Also a rather fitting wrap up to my report entitled "Last days of the humans on planet 18247." Who'd have thought nature would beat you to the punch?

********

Oh and the reason why smaller hypergiants are blue is depression. Red hypergiants are firey and happy. Whereas smaller hypergiants are blue because let's face facts, no one likes to be the lesser sized hypergiants.

Detractors calling you "pseudo hypergiants," the bigger reds always making fun of you in the locker room. That's enough to make any tiny hypergiant blue, don't you think?



**********

8 minutes? Then we are free of Trump and Pence and Palin and Republicans forever?

And it only cost us the planet and our existence?

So worth it! What a bargain!

LOL.

(Hey, I'm an optimist!)


----------



## BAYLOR (Nov 23, 2016)

ErikB said:


> 8 minutes... Well the super induction filament detection systems in my vessel would have already alerted me to the photo mass shift preceding the incident long before the actual event but I suppose that in the last 8 minutes before concluding my report to my superiors I would enjoy an orbital view of the event while enjoying some microwave popcorn with a few human research subjects from the Hawaiian Tropics swimsuit model team (gathered purely for research purposes of course) and perhaps a couple of dogs. (A pet life form allowance for a successful mission to your world).
> 
> Also a rather fitting wrap up to my report entitled "Last days of the humans on planet 18247." Who'd have thought nature would beat you to the punch?
> 
> ...




.   Brilliant ! (LOL)


----------



## BAYLOR (Nov 27, 2016)

I think 8 minutes might give me just enough time to microwave and enjoy a hot Pocket meal .


----------



## HanaBi (Nov 27, 2016)

I wonder what would happen if Sol's explosion coincided with Daylight Saving Time, and we had to put the clocks forward or back (depending on the time of year). Therefore, will we already be dead, or still have 68 minutes to play with? 
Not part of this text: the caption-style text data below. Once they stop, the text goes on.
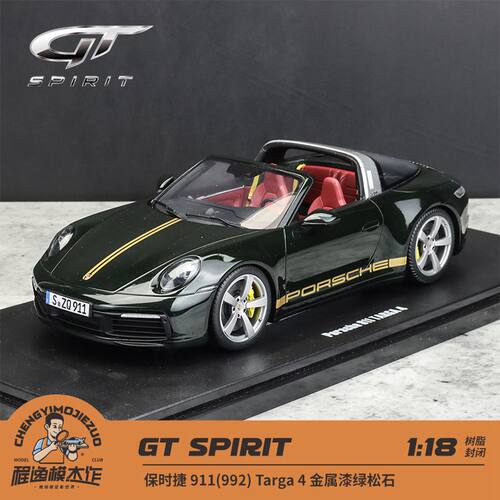 911992Targa4车模GTSpirit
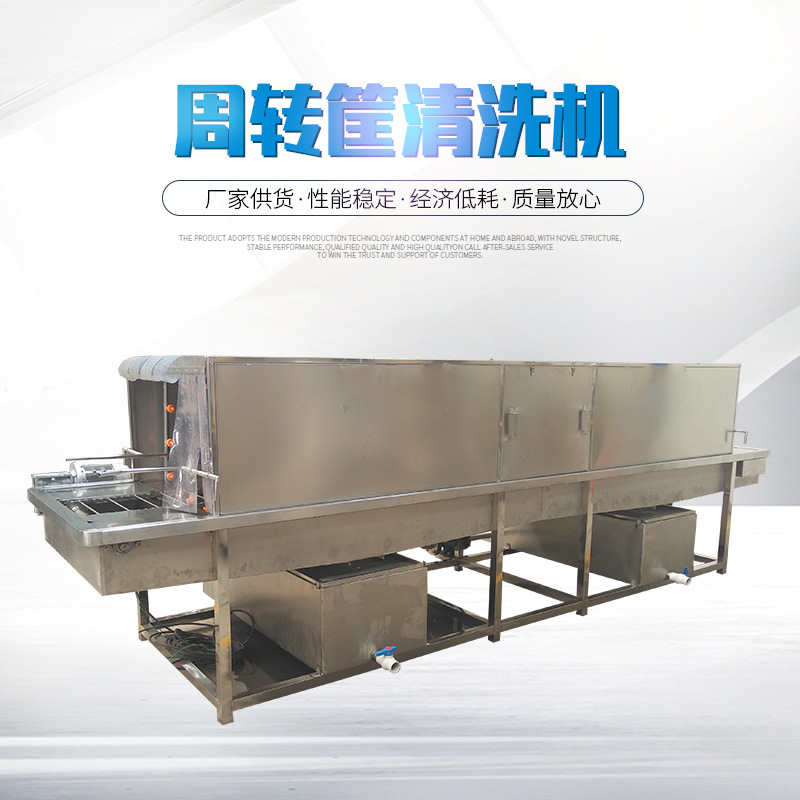 潍坊市油污肉制品周转筐清洗机自动控温喷淋式灭菌洗筐设备现货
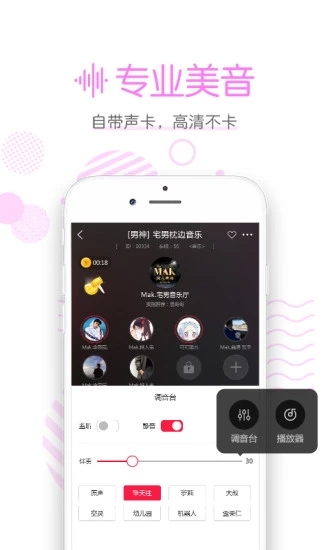 聲戀FM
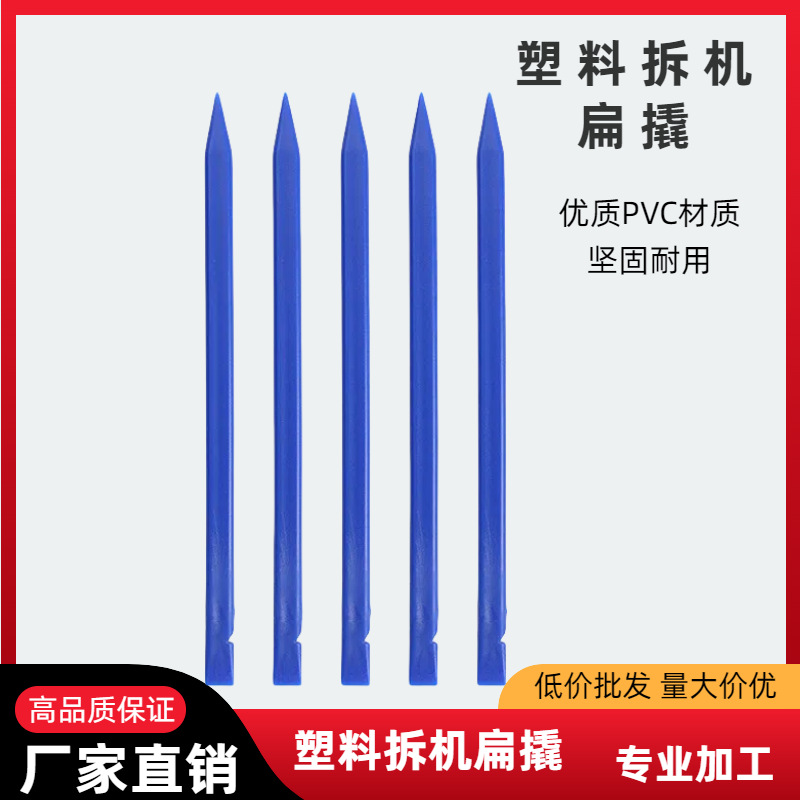 防静电手机拆机塑料撬棒撬棍平板笔记本电脑维修工具撬棒批发优惠
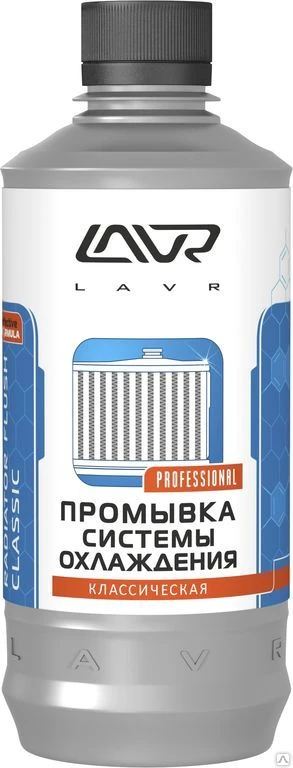 Фото Промывка системы охлаждения LAVR Radiator Flush Classic (LN1103) 430мл. (20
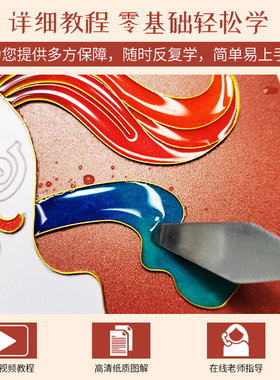 非遗手工掐丝珐琅diy材料包2026马年套装中国古风春节福字摆件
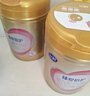 飛鶴臻愛(ài)倍護 幼兒配方奶粉3段(1-3歲) 900g*6罐 乳鐵蛋白 育兒補貼 曬單實(shí)拍圖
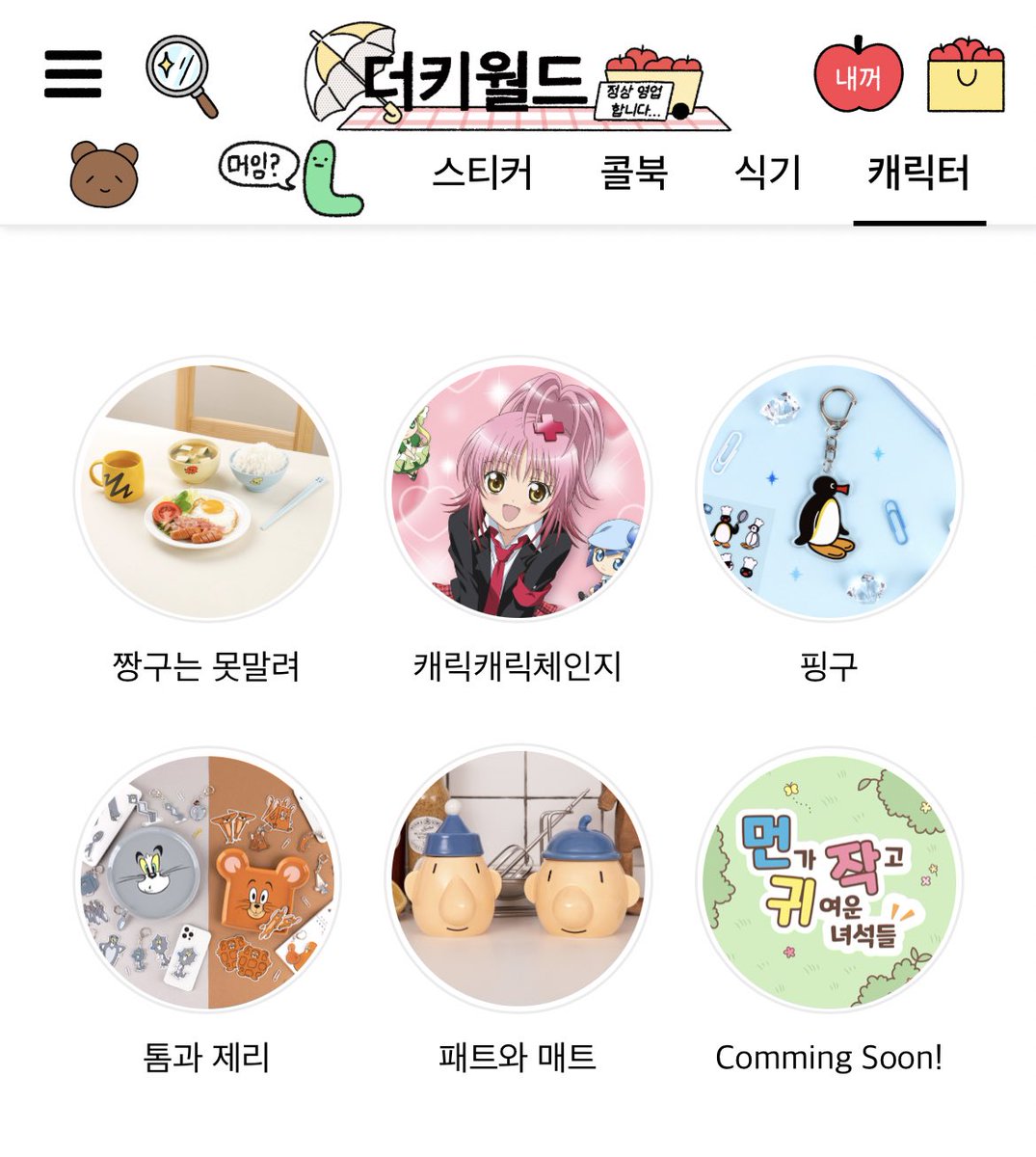최근 짱구식기세트로 인기를 끌었던 더키월드에서 치이카와(먼작귀) 굿즈를 준비하고 있어요!

#치이카와 #먼작귀 #먼가작고귀여운녀석들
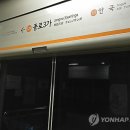 종로3가역내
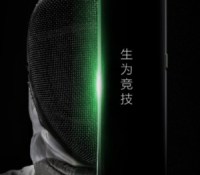 Blackshark Xiaomi teaser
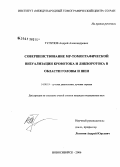 Тулупов, Андрей Александрович. Совершенствование МР-томографической визуализации кровотока и ликвотока в области головы и шеи: дис. кандидат медицинских наук: 14.00.19 - Лучевая диагностика, лучевая терапия. Томск. 2006. 127 с.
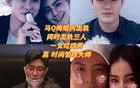 汪小菲天塌了！台媒曝马筱梅，铁证如山 张兰傻眼！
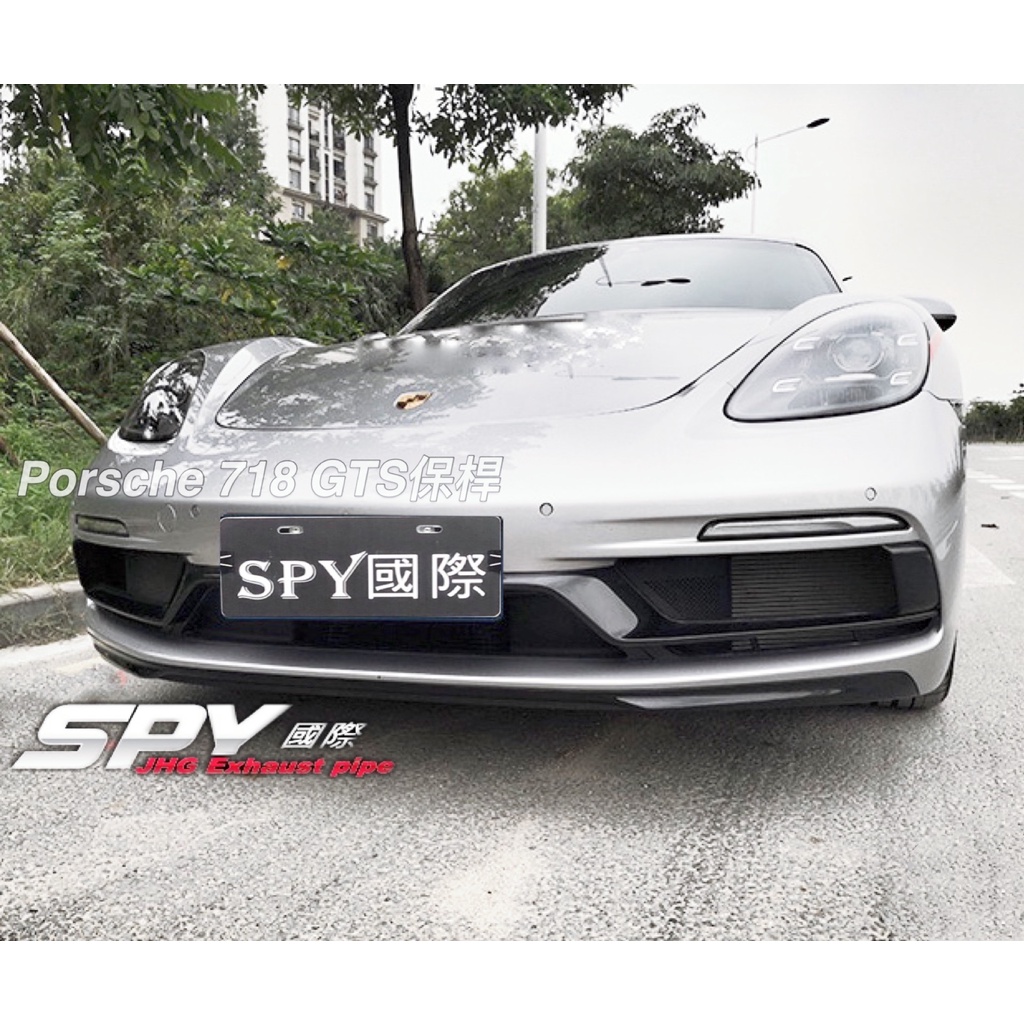 SPY國際 保時捷 Porsche 718 Cayman Boxster 升級 GTS 前保桿總成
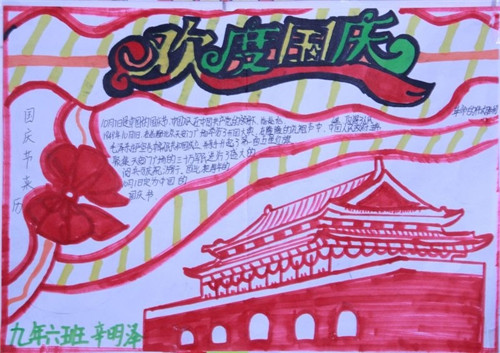 河南汽车维修平台APP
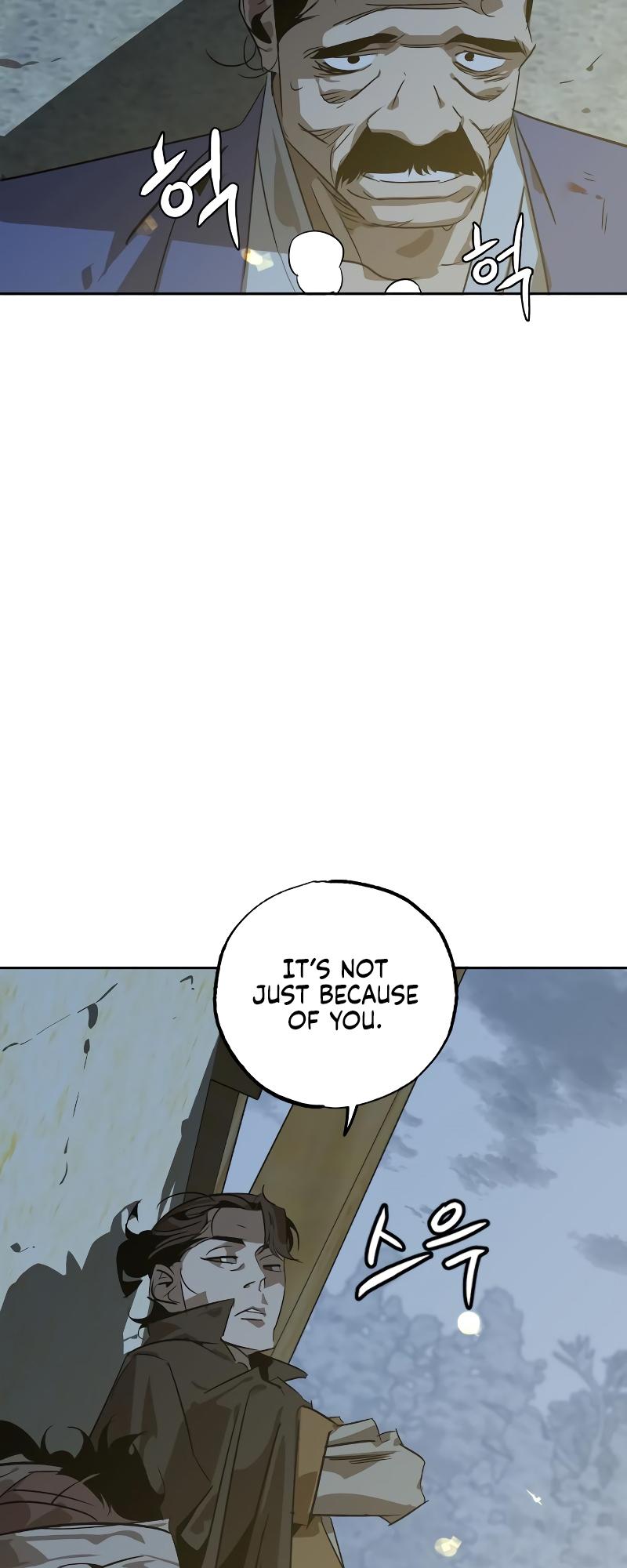 Martial Wild West Chap 5 - Next Chap 6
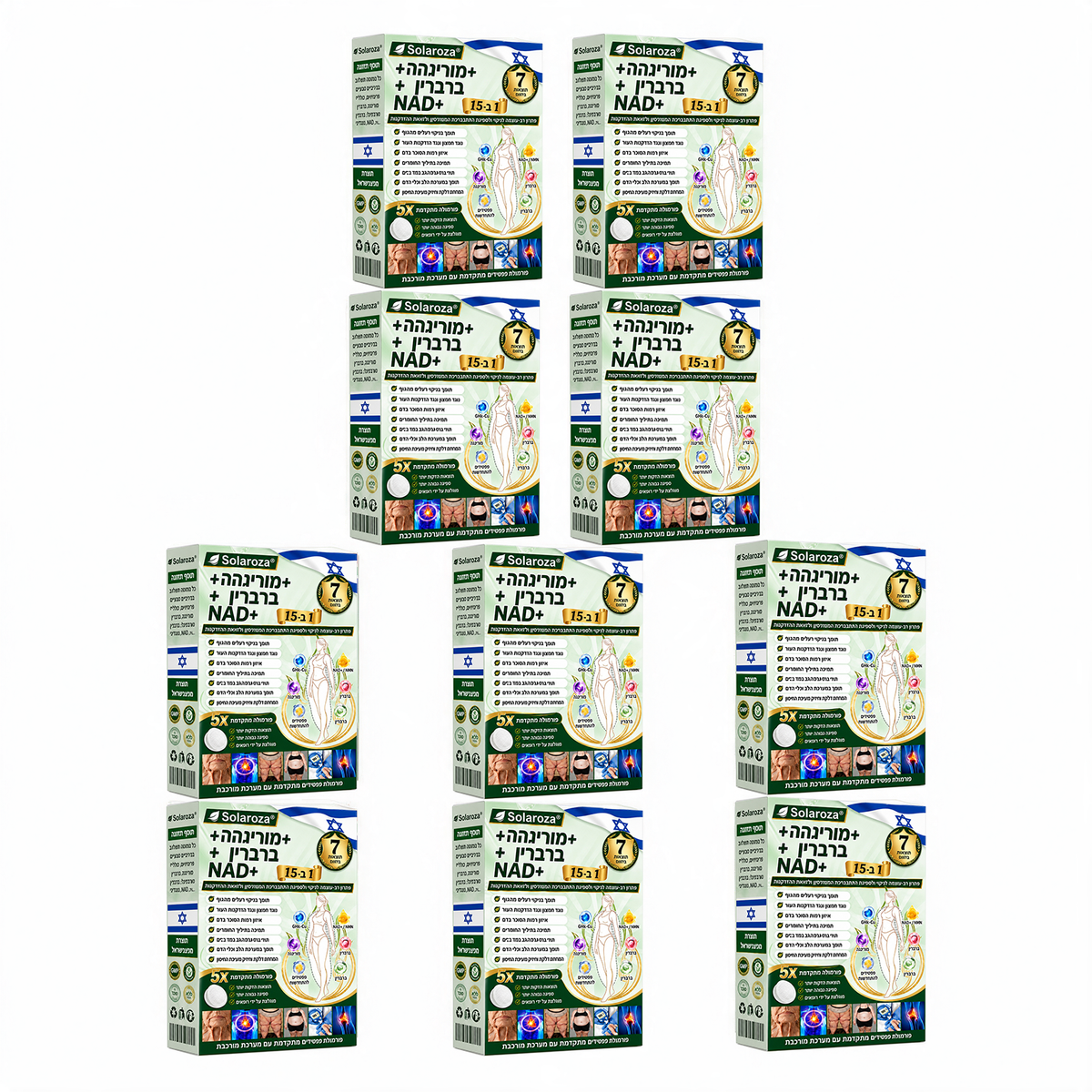🎁חנות רשמית | 🍋 Solaroza® Moringa & Berberine 10-IN-1 Advanced Nano Microneedle 1 Patch (פעם ביום, שינויים ניכרים תוך 7 ימים) ✅ השמנת יתר, סוכרת, דום נשימה בשינה, ובעיות מפרקים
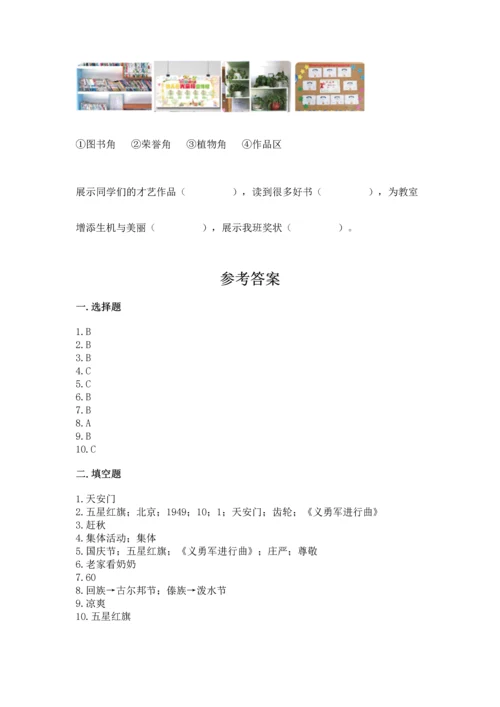 二年级上册道德与法治 期中测试卷精品（易错题）.docx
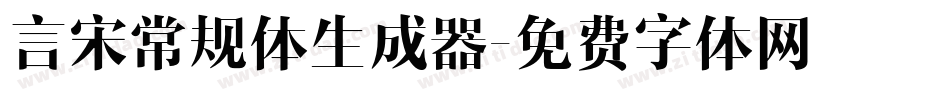 言宋常规体生成器字体转换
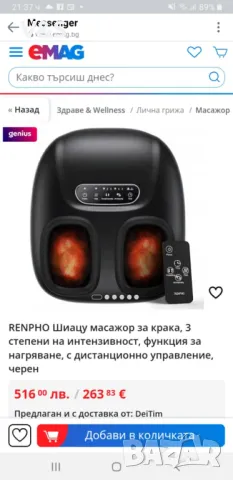 Масажор за крака RENPHO с топлина [2025 Надстроена], подходящ за FSA HSA, масажор , снимка 2 - Масажори - 49817451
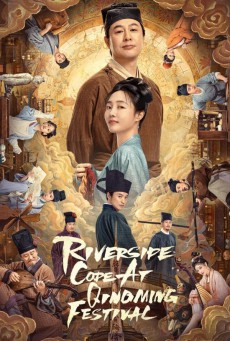 Riverside Code at Qingming Festival ซับไทย (2024) รหัสริมแม่น้ำในเทศกาลเชงเม้ง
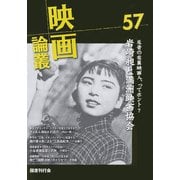 映画論叢〈57〉 [全集叢書]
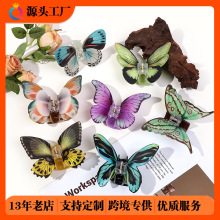 ��醿羳�������ץ�A���|���X���Rβ�A�P�lץ���~�A�Ӱl�Ʒ���l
(Disclaimer: This is a very random  (ridiculous) thought given that I have only just woken up and am in need of my first cup of tea of the day!)


----------



## BAYLOR (Nov 27, 2016)

HanaBi said:


> I wonder what would happen if Sol's explosion coincided with Daylight Saving Time, and we had to put the clocks forward or back (depending on the time of year). Therefore, will we already be dead, or still have 68 minutes to play with?
> 
> 
> (Disclaimer: This is a very random  (ridiculous) thought given that I have only just woken up and am in need of my first cup of tea of the day!)



The Daylight savings time angle is twisted but hilarious  (LOL)


----------